Why was there so much excitement in Minnesota for Trevor Plouffe this year? Here are a few names to keep in mind: Danny Valencia, Joe Crede, Brian Buscher, Nick Punto, Michael Cuddyer, Corey Koskie, the illustrious crew of Twins’ third basemen since 2000. While Plouffe’s 106 wRC+ ranks just about dead average for that group, five of the six years better than his belong to Koskie, who was the Twins’ last offensively acceptable third baseman and who left the team in 2004. Valencia’s half-season of success in 2010 gave fans — and likely the team as well — hope that they had found a long term answer, but by June or July of 2011, it was clear that Valencia was another in the line of replacement level replacements. It looked, for more than a fleeting moment during the summer, that Plouffe would be the answer the Twins have been looking for.
He struggled to get consistent playing time when he first came up from Triple-A and it showed in his line. His first 32 games included 27 starts and produced a .163/.261/.347 line. Nearly a third of his 16 hits were home runs, so he was producing at least some value, but at this point his ownership was so low that they were more or less wasted in the fantasy sense.

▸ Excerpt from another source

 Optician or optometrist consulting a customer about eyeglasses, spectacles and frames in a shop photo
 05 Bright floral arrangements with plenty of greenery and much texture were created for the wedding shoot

Plouffe’s next 27 starts — all of June and his first game in July — are what put him on the fantasy map. He hit .333/.395/.784 with 13 HR, 23 RBI, and 24 R; that is an impressive month and it sent his ownership soaring, though the earlier in that span that owners grabbed him, the more value they got from him. He was hitting home runs on nearly a third of his flyballs, which wasn’t sustainable, but the drop off came faster than anyone was expecting. While he finished July with a workable average, .288/.333/.373, his power was all but gone. He hit just one more home run between July 2 and July 20 when a thumb injury sidelined him for the better part of a month.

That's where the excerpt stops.